1. Teachers are the ones who create groups on WQ, although others can, so they provide the sources. There are a plethora of these, from simple documents to spreadsheets to links.
2. The work done is very group oriented and creates a safe space for even shy students, who do not typically involve themselves in class, to participate in group discussion.
3. There are also tasks/assignments to be done on WQ, which scaffold learning with whatever source provided as the brickwork.

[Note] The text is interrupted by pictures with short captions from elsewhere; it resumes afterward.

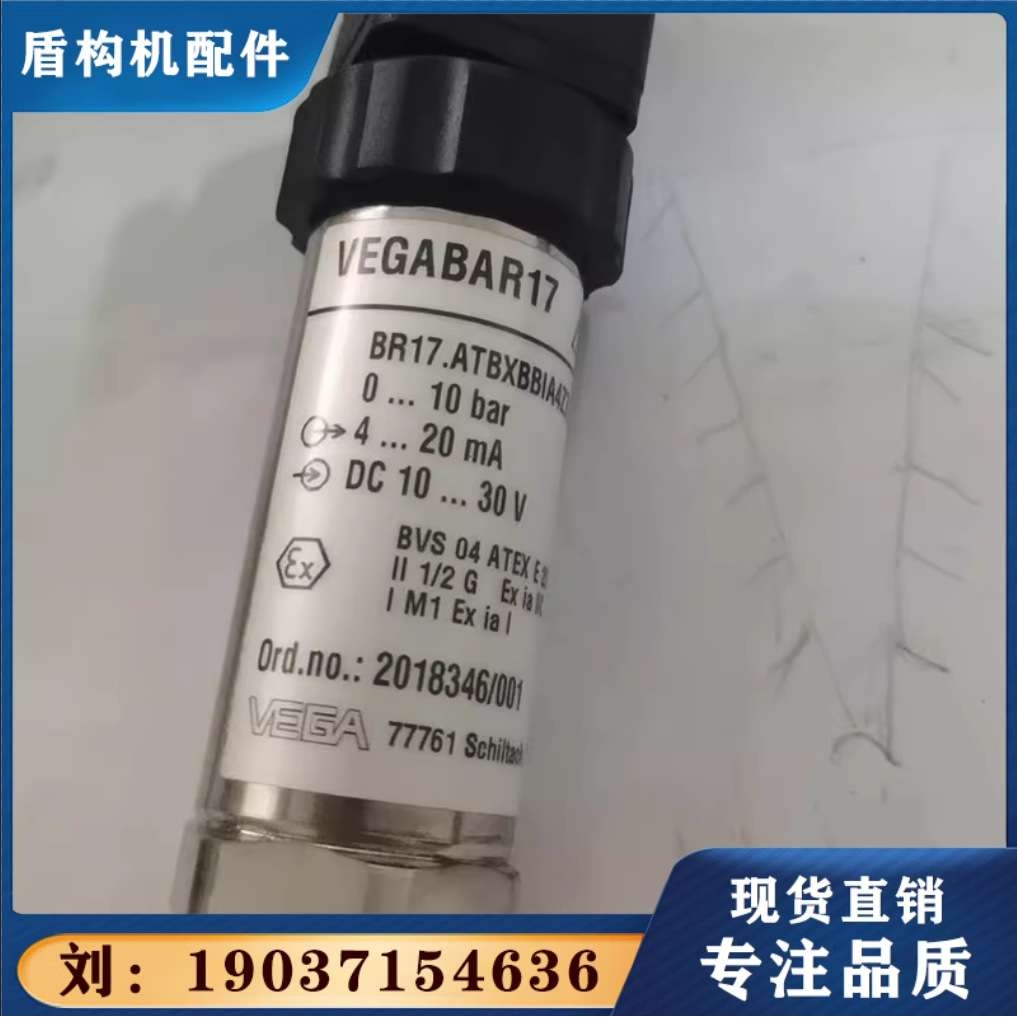 盾构机配件VEGA负压传感器VEGABAR 17 BR17.Z85LBCAM4ZZAZ 4-20M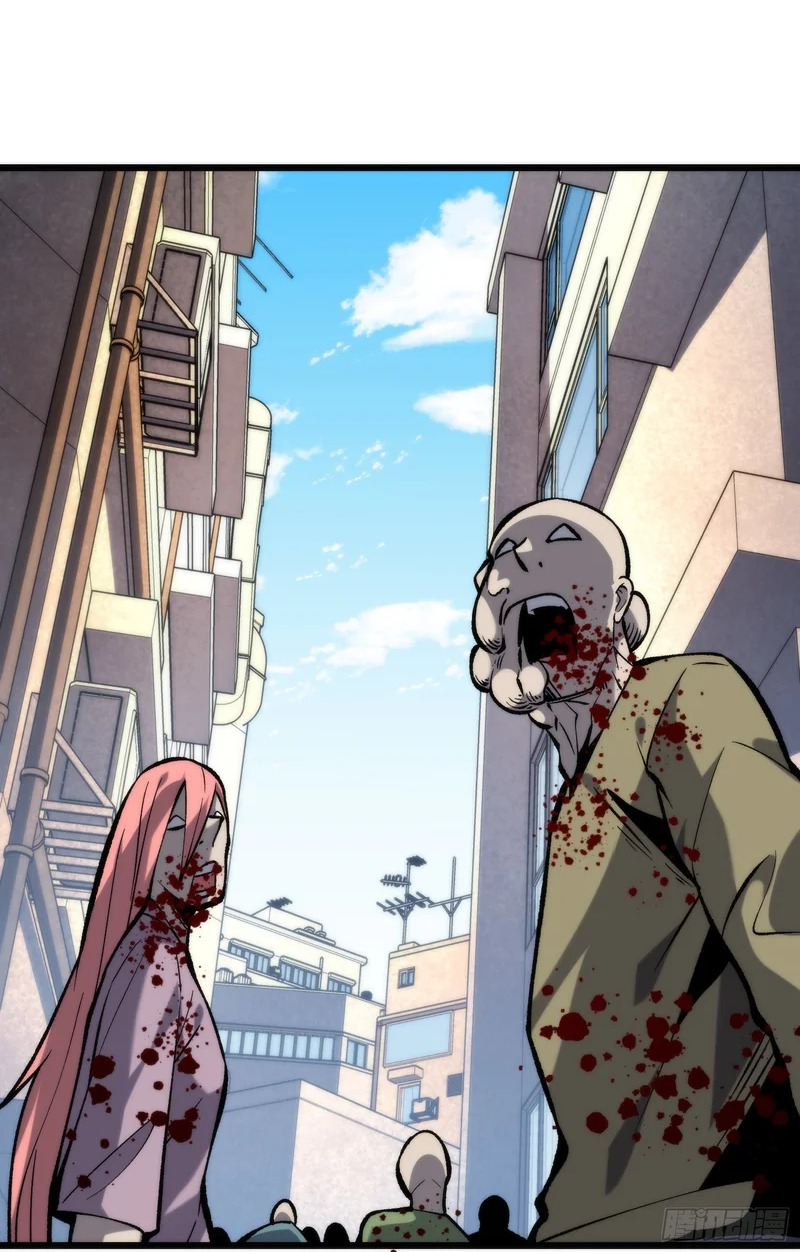 第21话 我们真的还有希望吗？ 第64页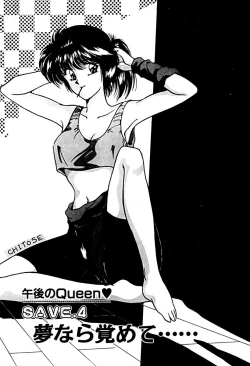 Page 77 of Gogo no Queen side A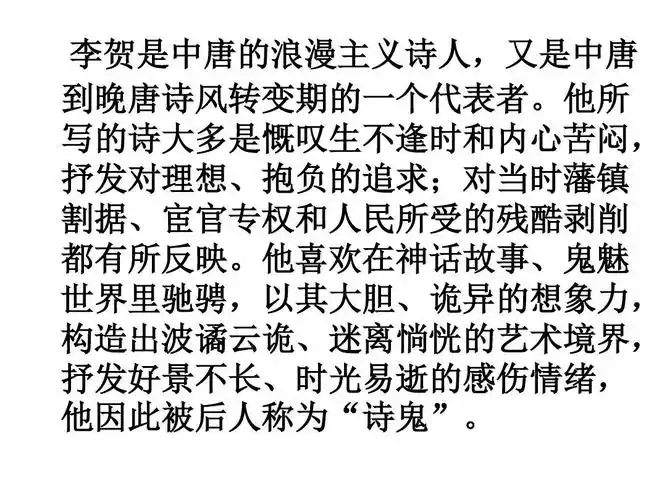 唐代诗歌李贺ppt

In these ways, WQ can increase critical thinking, but does not help with rote memorization skills involving fact or definition recall. I can, however, imagine myself using it in my classroom.

Tuesday, April 24, 2012

(9) Robo-Readers

(link to study)

An interesting study by the University of Akron dissects the effectiveness of virtual essay graders and whether they are better or worse than human graders. This study is very integral to English education because it impacts English teachers' jobs. My father used to jokingly say, someday robots will fulfill all needs and humans will be out of work. This may be part of the issue. If a robot can grade students' essays with the same or better results than a human educator, then the skill sets of that educator will be taken for granted. However, that isn't the only cog in the machine. Robo-Readers are praised because they are said to be more objective. The problem with this is that there haven't been nearly enough comprehensive studies over a long period of time that assess the practicality of this. In fact, the supporters and supposed scientists of these RRs may even doctor results. On page nine of the document, it states that several online graders defied state mandated terms when analyzing essays. Although it may save me time to use RRs like this, some level of subjectivity can be appropriate when reading through students' work. There's a strength of content and aspects of their personality that their essays appropriate and these must be appreciated. Like Microsoft Word, it's probably that these robots check for certain key terms and basic grammar continuity. Students may quickly figure this out and, as explained in my last entry, learn to beat and cheat their tests. Further studies must be done on these RRs before they become more heavily used, if they ever do.